You should print logs {metrics name}={value} style.
In the above demo, the objective value name is Validation-accuracy and the metrics are accuracy, your training code should print like this.
```
epoch 1:
batch1 accuracy=0.3
batch2 accuracy=0.5
Validation-accuracy=0.4
epoch 2:
batch1 accuracy=0.7
batch2 accuracy=0.8
Validation-accuracy=0.75
```
The metrics collector will collect all logs of metrics.
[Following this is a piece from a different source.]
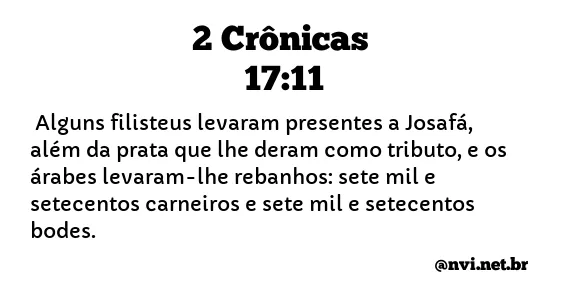 2 Crônicas
17:11

Alguns filisteus levaram presentes a Josafá, além da prata que lhe deram como tributo, e os árabes levaram-lhe rebanhos: sete mil e setecentos carneiros e sete mil e setecentos bodes.

@nvi.net.br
The manifest of metrics collector is also generated from template and defined [here](/manifests/studyjobcontroller/metricsControllerConfigMap.yaml).
You can add your template and specify `spec.metricsCollectorSpec.metricsCollectorTemplatePath` in a studyjob manifest.
## ModelManagement
You can export model data to yaml file with CLI.
```
katib-cli -s {{server-cli}} pull study {{study ID or name}} -o {{filename}}
```
And you can push your existing models to Katib with CLI.
`mnist-models.yaml` is traind 22 models using random suggestion with this Parameter Config.
```
configs:
- name: --lr
parametertype: 1
feasible:
max: "0.07"
min: "0.03"
list: []
- name: --lr-factor
parametertype: 1
feasible:
max: "0.05"
min: "0.005"
list: []
- name: --lr-step
parametertype: 2
feasible:
max: "20"
min: "5"
list: []
- name: --optimizer
parametertype: 4
feasible:
max: ""
min: ""
list:
- sgd
- adam
- ftrl
```
You can easy to explore the model on ModelDB.
```
katib-cli push md -f mnist-models.yaml
```
## Clean
Clean up with `./destroy.sh` script.
It will stop port-forward process and delete minikube cluster.